Максим ослабил объятия, потом совсем разжал их, отстранил Аню. Почувствовав, что та хочет что-то сказать, предусмотрительно прижал к губам палец. Глаза уже успели немного привыкнуть к темноте, Чубаров увидел, как девушка послушно закивала, жестом велел ей укрыться под лестницей так глубоко, насколько это возможно, а сам, неслышно ступая и выставив перед собой руку с пистолетом, сделал несколько шагов ближе к выходу.
Замер. Прислушался. Мысли продолжали лихорадочно работать.
При других обстоятельствах, рассудил Чубаров, они могли бы не прятаться от патруля, который непременно должен появиться на выстрел. Конечно, он не указал бы немцам, откуда стреляли, однако происшествие выглядело логичным: немецкий солдат прогуливается с девушкой по тихой улице, это не запрещено, а тут вдруг на него совершено покушение, кстати – неудачное.

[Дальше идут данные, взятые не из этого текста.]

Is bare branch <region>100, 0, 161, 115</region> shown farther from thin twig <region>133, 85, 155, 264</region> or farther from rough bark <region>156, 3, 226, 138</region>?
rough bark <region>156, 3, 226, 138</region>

Вот только немец из Максима Чубарова – халтурный, тем более – при близком рассмотрении. И мало того, что какой-то неизвестный мститель сам себя подвел под цугундер, он к тому же подложил большую свинью им с Аней.
Ненависть к оккупантам вполне объяснима, неизвестный не обязан отличать переодетого немца от настоящего. Однако же благодаря ему на патруль вполне могут нарваться и Чубаров с девушкой. А им следует избегать такой встречи, значит, придется убегать и прятаться, вести себя еще более подозрительно, если же в ближайшее время немцы оцепят квартал, они окажутся в ловушке. Допустим, удастся спрятаться, Анна наверняка знает укромные местечки. Но сколько придется сидеть в норе, пережидая, пока все уляжется? До темноты? В начале июля темнеет очень поздно, Сотник с остальными станут томиться ожиданием, и еще неизвестно, безопасно ли будет ночью возвращаться в этот район.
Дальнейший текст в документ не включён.